As revelações mexeram com aquilo que, até à data, era uma das investigações mais complexas do país e levou o realizador a afirmar, em entrevista à BBC, que tinha cometido "um erro de julgamento" a respeito de Moro e que isso iria ter impacto nos episódios futuros da série.
"Parece que Moro tomou a iniciativa de ajudar a acusação. Uma atitude antiética e claramente estúpida. Primeiro, porque juízes precisam ser neutros. Segundo, porque as evidências eram muito claras. Ao se arvorar para além das suas funções, Moro pode terminar soltando políticos que, claramente, depenaram o país em conluio com grandes bancos e construtoras", revelou em entrevista à BBC.
Mas o jornalista Henrique Araújo não se fica por aqui e atira-se, através do Twitter, à problemática das decisões artísticas tomadas pelo realizador em "Tropa de Elite".
"Um lembrete: 'Tropa de Elite' materializa a figura do justiceiro fascista em ascensão, a retórica anticorrupção como salvaguarda para matar e o sebastianismo político à procura de um herói – um capitão, de preferência. Qual o peso desse filme na construção da figura de Bolsonaro?", lê-se.
E continua: "A cena em que Nascimento [interpretado por Wagner Moura] é aplaudido num restaurante depois de autorizar matança no presídio de Bangu era um aviso tão cristalino e incontroverso, uma mensagem ao futuro que a ficção oferecia. Todos os elementos do Brasil de hoje estavam lá, em fermentação, prestes a explodir.
É por isso que o jornalista conclui dizendo entender que o realizador representa "profissional e artisticamente, o mesmo sistema contra o qual Marielle Franco se empenhou em sua luta parlamentar e pessoal" e que, por isso, é um absoluto "contra-senso que sua vida e morte, ainda não solucionada, caia nas mãos dele."
Apesar das críticas, e dos receios de que a morte de Marielle seja retratada de forma muito diferente da que era na realidade, o projeto vai mesmo avançar numa parceria entre a argumentista Antonia Pellegrino, José Padilha e a Globo.
Em entrevista à "Folha de São Paulo", Pellegrino, amiga próxima de Marielle e uma das primeiras pessoas a chegar ao local do crime, explica que a escolha recaiu em Padilha porque "precisava de alguém que pudesse levar a história ainda mais longe". E não esconde os seus motivos para a criação da série.
"O assassinato de Marielle Franco não é o único crime que aconteceu no Rio de Janeiro, mas é sim o único crime capaz de revelar esse esgoto da cidade, que a gente insiste em chamar de maravilhosa, mas que talvez a gente já tenha que começar a chamar de cidade do crime", ressalva.
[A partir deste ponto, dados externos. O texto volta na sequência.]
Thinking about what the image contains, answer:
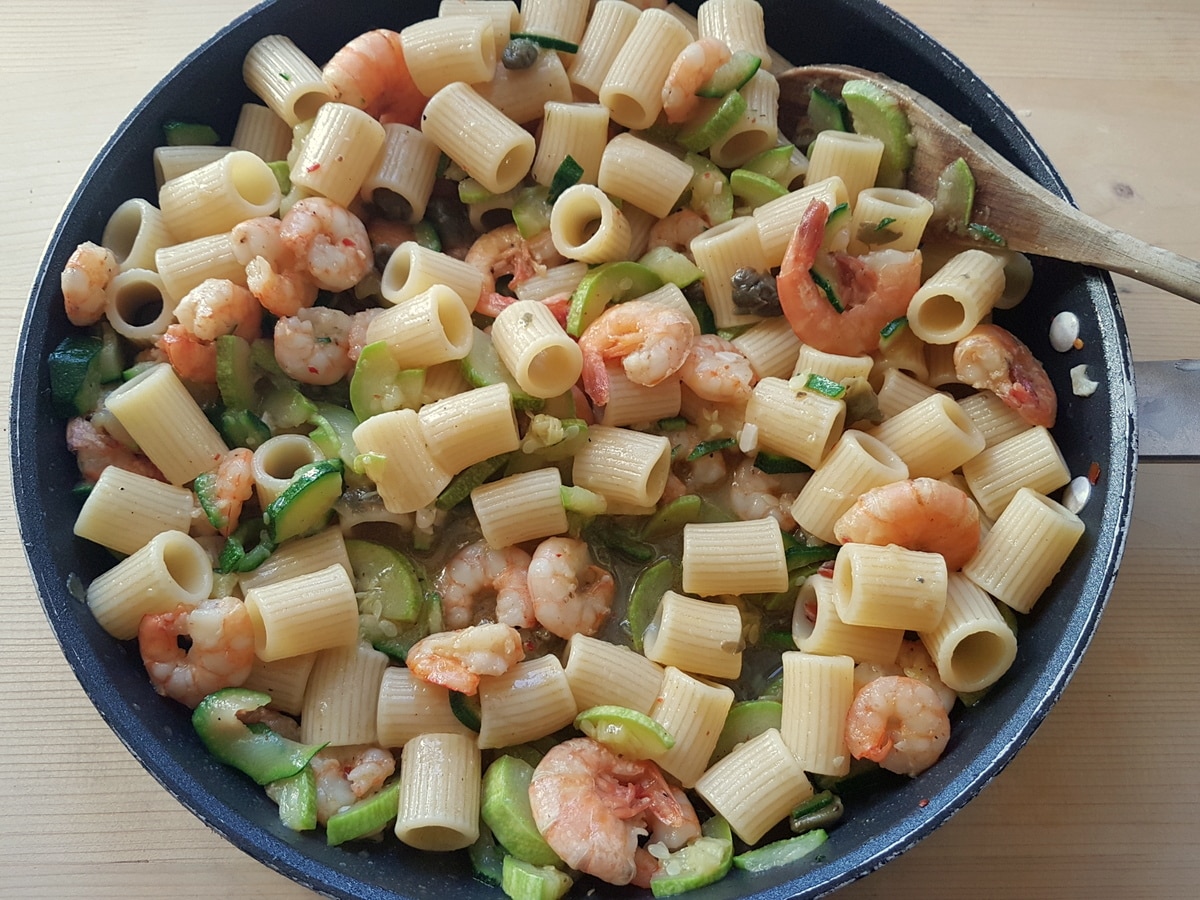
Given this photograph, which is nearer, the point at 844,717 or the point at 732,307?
the point at 844,717

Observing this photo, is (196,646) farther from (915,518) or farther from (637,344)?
(915,518)

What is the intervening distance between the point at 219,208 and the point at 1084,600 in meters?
2.29

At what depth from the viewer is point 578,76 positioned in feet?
9.16

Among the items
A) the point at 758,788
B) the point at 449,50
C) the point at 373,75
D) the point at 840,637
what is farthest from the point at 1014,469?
the point at 373,75

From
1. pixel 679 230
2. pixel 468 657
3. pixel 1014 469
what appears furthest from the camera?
pixel 679 230

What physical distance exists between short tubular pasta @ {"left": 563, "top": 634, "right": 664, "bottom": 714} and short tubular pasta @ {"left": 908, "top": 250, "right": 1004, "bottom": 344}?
3.73 feet

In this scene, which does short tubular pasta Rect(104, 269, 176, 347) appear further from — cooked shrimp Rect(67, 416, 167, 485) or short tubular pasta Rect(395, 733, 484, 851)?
short tubular pasta Rect(395, 733, 484, 851)

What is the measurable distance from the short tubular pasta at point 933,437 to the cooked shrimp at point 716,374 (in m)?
0.37

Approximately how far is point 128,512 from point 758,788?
62.1 inches

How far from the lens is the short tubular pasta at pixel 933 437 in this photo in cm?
242

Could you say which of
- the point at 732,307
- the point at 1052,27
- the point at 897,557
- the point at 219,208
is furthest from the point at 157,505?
the point at 1052,27

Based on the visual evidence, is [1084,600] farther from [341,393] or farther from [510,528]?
[341,393]

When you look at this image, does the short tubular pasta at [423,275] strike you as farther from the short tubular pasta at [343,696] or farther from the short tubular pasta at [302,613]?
the short tubular pasta at [343,696]

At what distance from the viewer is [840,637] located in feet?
7.64
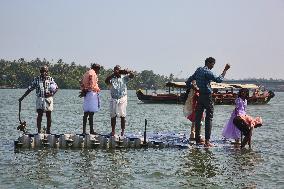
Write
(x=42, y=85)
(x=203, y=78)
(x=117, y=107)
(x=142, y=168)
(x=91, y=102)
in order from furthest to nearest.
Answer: (x=117, y=107) < (x=91, y=102) < (x=42, y=85) < (x=203, y=78) < (x=142, y=168)

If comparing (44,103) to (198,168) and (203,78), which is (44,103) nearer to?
(203,78)

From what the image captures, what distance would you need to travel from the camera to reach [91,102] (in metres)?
15.1

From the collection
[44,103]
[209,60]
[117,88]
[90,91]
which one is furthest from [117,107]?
[209,60]

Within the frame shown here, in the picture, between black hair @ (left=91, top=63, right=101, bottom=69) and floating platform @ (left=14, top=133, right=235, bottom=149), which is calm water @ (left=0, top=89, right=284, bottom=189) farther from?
black hair @ (left=91, top=63, right=101, bottom=69)

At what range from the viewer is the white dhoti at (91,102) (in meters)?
15.0

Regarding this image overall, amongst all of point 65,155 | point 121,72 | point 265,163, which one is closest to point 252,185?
point 265,163

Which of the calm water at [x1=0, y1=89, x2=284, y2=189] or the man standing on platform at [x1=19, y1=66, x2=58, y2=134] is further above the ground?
the man standing on platform at [x1=19, y1=66, x2=58, y2=134]

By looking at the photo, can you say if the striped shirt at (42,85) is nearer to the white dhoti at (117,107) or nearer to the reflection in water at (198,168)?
the white dhoti at (117,107)

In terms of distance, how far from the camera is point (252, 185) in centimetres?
1009

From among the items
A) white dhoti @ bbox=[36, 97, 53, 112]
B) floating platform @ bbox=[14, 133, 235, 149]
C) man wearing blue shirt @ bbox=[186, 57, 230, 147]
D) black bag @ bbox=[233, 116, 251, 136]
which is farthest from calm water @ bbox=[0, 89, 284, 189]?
white dhoti @ bbox=[36, 97, 53, 112]

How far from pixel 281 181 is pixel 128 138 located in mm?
5433

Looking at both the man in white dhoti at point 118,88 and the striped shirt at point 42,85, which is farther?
the man in white dhoti at point 118,88

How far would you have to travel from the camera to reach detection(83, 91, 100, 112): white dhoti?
1502cm

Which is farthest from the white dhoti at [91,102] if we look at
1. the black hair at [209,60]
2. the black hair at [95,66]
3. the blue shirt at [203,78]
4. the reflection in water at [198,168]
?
the black hair at [209,60]
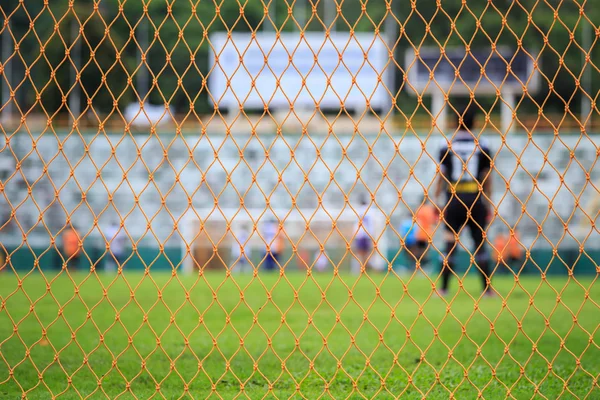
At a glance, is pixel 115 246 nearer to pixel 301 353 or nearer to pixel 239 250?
pixel 239 250

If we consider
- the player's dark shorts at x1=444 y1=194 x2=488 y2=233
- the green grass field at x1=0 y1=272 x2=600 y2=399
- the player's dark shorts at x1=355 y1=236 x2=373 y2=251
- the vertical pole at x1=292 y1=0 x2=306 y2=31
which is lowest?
the player's dark shorts at x1=355 y1=236 x2=373 y2=251

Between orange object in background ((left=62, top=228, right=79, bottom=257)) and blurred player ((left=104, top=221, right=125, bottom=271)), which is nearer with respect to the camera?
orange object in background ((left=62, top=228, right=79, bottom=257))

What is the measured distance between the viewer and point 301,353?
4.91m

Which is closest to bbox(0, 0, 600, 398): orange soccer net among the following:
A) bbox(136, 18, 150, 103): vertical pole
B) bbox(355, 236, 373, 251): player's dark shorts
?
bbox(355, 236, 373, 251): player's dark shorts

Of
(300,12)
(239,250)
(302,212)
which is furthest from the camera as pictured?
(300,12)

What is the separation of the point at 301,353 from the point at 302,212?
2020 centimetres

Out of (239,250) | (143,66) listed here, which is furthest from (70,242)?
(143,66)

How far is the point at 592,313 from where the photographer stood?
7.91 m

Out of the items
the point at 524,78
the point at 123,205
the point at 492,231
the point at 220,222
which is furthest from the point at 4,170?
the point at 524,78

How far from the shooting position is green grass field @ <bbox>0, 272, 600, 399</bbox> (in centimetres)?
386

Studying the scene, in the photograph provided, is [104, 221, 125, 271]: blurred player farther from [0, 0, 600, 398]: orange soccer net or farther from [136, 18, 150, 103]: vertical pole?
[136, 18, 150, 103]: vertical pole

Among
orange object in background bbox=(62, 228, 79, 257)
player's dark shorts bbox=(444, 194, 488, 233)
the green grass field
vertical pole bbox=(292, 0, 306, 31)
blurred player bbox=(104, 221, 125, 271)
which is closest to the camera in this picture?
the green grass field

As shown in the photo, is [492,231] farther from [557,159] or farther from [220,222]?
[220,222]

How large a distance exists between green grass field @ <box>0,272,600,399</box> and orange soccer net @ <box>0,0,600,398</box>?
36mm
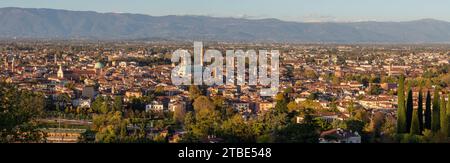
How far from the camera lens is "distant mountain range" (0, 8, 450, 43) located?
134 m

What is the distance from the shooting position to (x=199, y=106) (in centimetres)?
2461

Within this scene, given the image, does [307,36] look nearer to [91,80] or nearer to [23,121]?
[91,80]

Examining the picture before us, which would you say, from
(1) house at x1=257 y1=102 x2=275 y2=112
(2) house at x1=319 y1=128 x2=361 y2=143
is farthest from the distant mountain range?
(2) house at x1=319 y1=128 x2=361 y2=143

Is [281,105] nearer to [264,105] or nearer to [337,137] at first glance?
[264,105]

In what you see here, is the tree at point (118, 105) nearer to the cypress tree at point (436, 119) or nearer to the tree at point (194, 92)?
the tree at point (194, 92)

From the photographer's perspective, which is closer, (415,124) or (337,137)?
(337,137)

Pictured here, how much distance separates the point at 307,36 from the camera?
496 ft

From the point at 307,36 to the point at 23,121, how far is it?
145453 millimetres

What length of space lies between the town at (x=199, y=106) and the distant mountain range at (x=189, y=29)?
83888mm

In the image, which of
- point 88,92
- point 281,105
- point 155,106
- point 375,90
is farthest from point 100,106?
point 375,90

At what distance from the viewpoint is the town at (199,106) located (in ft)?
41.5

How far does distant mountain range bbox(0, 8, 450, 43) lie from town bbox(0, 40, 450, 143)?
83888 millimetres

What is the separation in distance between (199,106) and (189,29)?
115 meters

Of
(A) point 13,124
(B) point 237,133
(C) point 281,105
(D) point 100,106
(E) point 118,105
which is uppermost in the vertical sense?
(A) point 13,124
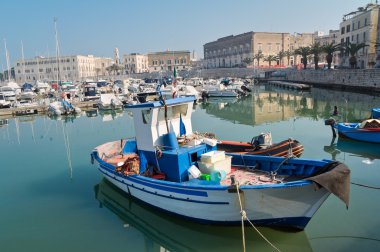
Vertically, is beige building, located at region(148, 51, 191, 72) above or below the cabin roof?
above

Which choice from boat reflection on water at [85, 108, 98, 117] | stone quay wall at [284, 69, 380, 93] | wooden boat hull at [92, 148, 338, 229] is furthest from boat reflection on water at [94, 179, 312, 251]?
stone quay wall at [284, 69, 380, 93]

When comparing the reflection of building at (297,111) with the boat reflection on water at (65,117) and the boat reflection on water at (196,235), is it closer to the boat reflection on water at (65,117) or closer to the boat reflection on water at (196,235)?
the boat reflection on water at (65,117)

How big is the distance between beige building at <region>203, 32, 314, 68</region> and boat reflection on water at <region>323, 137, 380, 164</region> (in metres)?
78.3

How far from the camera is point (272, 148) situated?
37.7 feet

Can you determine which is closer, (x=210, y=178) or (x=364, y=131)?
(x=210, y=178)

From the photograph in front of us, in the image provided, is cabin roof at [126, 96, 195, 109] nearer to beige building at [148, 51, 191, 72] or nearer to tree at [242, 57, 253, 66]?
tree at [242, 57, 253, 66]

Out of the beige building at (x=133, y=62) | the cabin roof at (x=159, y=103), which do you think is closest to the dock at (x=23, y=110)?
the cabin roof at (x=159, y=103)

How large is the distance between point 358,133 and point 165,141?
1136cm

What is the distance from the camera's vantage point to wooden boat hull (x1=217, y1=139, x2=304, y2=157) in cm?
1132

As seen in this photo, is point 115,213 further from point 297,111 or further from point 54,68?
point 54,68

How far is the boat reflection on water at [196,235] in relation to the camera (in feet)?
24.5

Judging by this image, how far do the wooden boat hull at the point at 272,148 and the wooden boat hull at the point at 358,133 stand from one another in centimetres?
546

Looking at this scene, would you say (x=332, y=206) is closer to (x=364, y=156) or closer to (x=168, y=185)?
(x=168, y=185)

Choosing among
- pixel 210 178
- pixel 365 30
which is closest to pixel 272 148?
pixel 210 178
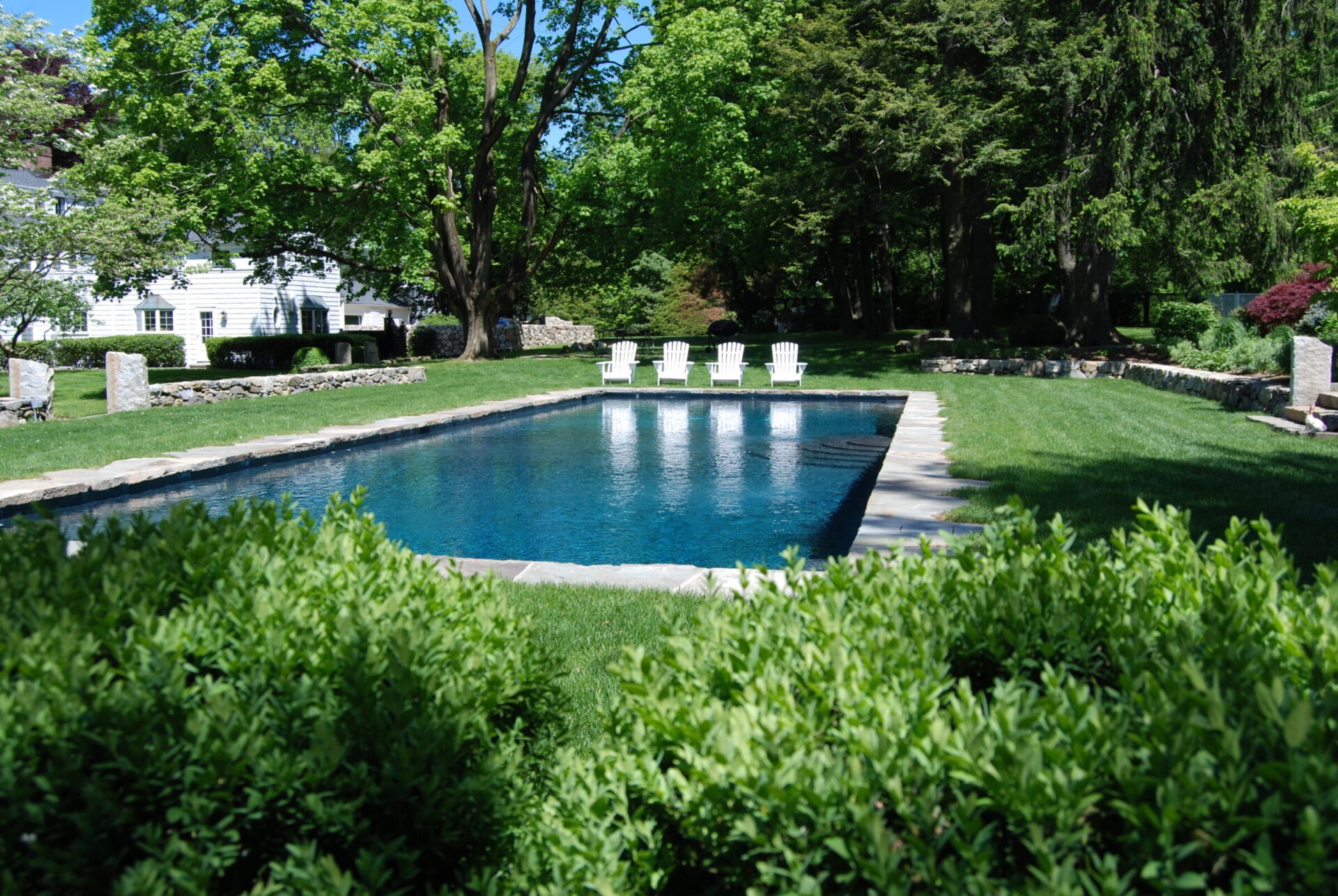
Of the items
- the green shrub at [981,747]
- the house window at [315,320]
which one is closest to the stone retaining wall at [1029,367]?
the green shrub at [981,747]

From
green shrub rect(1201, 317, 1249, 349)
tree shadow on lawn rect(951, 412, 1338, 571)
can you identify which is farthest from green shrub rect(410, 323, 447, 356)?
tree shadow on lawn rect(951, 412, 1338, 571)

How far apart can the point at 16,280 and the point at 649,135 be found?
48.9ft

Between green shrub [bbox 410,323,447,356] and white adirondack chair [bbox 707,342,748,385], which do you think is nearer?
white adirondack chair [bbox 707,342,748,385]

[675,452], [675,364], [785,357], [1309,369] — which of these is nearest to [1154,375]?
[1309,369]

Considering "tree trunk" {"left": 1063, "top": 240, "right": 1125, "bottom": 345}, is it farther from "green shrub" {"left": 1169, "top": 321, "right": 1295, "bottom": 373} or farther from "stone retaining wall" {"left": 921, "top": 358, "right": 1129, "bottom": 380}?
"green shrub" {"left": 1169, "top": 321, "right": 1295, "bottom": 373}

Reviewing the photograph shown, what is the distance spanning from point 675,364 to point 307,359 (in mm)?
11301

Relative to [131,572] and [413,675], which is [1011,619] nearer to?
[413,675]

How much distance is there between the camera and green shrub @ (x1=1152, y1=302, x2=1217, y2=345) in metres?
21.8

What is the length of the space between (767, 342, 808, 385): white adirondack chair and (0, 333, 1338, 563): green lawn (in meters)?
0.56

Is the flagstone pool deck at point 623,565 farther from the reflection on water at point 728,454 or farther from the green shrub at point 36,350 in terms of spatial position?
the green shrub at point 36,350

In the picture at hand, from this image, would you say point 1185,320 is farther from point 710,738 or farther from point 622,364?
point 710,738

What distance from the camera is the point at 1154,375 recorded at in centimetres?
1691

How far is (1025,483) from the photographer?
7254 mm

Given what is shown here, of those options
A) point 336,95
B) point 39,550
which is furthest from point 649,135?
point 39,550
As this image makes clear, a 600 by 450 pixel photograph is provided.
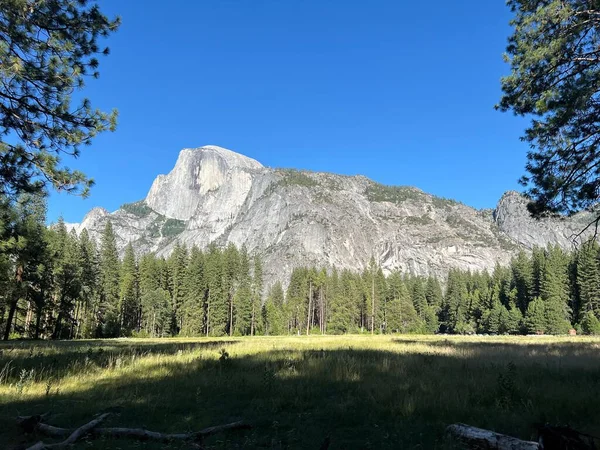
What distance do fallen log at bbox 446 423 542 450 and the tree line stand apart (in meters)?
27.2

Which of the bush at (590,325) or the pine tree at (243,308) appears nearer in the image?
the bush at (590,325)

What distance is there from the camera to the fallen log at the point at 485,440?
13.8 ft

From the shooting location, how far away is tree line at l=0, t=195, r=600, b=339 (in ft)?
142

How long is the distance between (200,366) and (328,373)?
13.4ft

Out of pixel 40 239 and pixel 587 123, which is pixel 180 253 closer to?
pixel 40 239

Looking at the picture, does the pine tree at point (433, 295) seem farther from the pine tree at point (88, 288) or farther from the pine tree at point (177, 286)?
the pine tree at point (88, 288)

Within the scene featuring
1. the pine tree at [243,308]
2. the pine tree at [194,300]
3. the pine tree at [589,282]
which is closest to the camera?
the pine tree at [194,300]

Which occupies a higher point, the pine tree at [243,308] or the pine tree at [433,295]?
the pine tree at [433,295]

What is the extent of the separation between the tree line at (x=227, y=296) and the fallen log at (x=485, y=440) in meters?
27.2

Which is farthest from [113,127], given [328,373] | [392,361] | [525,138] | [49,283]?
[49,283]

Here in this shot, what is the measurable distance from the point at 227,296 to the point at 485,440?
7348cm

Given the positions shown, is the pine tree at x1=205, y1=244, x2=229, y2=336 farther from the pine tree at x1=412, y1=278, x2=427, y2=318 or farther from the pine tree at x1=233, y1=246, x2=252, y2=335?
the pine tree at x1=412, y1=278, x2=427, y2=318

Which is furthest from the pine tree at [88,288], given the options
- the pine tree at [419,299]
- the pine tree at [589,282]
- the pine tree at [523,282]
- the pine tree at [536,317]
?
the pine tree at [523,282]

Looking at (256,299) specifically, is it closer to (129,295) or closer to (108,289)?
(129,295)
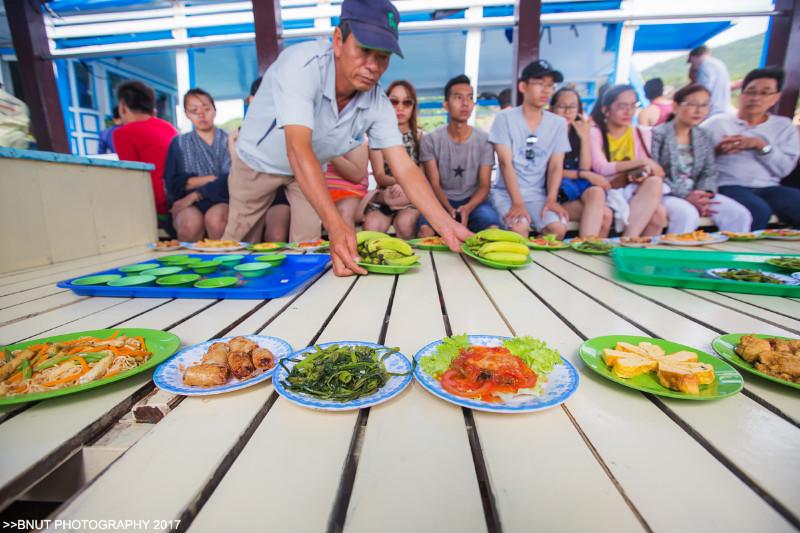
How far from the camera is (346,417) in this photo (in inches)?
26.7

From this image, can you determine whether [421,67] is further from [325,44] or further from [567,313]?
[567,313]

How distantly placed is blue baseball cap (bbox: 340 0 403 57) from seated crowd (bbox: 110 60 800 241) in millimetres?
1674

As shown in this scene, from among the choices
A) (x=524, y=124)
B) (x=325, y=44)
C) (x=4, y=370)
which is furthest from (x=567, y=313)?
(x=524, y=124)

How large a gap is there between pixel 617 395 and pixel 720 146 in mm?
4868

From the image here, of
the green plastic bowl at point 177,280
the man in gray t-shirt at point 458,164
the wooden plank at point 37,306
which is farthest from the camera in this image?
the man in gray t-shirt at point 458,164

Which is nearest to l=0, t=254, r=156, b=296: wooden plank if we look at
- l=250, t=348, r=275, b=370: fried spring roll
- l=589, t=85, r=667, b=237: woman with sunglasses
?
l=250, t=348, r=275, b=370: fried spring roll

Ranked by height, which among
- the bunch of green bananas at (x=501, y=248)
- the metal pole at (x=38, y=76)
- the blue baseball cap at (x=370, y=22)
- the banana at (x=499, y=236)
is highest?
the metal pole at (x=38, y=76)

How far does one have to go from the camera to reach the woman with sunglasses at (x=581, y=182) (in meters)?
3.69

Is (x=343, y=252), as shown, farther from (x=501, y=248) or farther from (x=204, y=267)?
(x=501, y=248)

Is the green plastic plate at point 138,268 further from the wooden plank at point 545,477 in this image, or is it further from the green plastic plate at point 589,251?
the green plastic plate at point 589,251

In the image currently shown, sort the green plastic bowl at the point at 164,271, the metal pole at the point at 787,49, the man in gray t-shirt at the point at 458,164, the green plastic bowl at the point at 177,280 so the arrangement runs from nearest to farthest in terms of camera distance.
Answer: the green plastic bowl at the point at 177,280 < the green plastic bowl at the point at 164,271 < the man in gray t-shirt at the point at 458,164 < the metal pole at the point at 787,49

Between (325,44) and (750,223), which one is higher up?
(325,44)

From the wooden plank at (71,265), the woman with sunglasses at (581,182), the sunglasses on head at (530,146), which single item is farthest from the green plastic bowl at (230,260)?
the woman with sunglasses at (581,182)

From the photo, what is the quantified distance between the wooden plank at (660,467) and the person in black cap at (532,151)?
3.15m
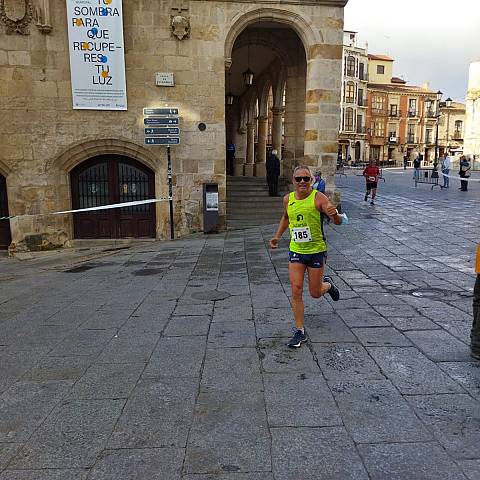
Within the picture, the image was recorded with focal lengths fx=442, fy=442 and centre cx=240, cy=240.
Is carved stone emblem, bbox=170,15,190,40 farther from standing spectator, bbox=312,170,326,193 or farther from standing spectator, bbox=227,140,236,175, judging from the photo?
standing spectator, bbox=227,140,236,175

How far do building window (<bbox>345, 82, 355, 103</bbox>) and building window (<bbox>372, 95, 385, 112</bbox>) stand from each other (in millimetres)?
5604

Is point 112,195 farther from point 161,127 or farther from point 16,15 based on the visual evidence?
point 16,15

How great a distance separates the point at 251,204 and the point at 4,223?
7002 millimetres

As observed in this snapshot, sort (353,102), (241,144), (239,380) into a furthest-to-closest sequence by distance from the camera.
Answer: (353,102)
(241,144)
(239,380)

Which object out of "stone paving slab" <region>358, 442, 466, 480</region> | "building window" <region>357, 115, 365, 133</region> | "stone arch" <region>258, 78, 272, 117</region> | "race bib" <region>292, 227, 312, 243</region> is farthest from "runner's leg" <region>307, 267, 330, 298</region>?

Ainda sem uma data de estreia concreta, sabe-se apenas que o projeto vai estrear-se em 2021 e vai contar com duas temporadas.
Enquanto a primeira temporada vai servir como uma espécie de biografia da ativista, que se espera que culmine com o homicídio que chocou o Brasil e o mundo, a segunda temporada deverá focar-se apenas nos responsáveis e, caso a investigação esteja concluída até lá, a resolução do crime.
Os vários suspeitos do homicídio de Marielle Franco estão ligados à polícia militar e às milícias.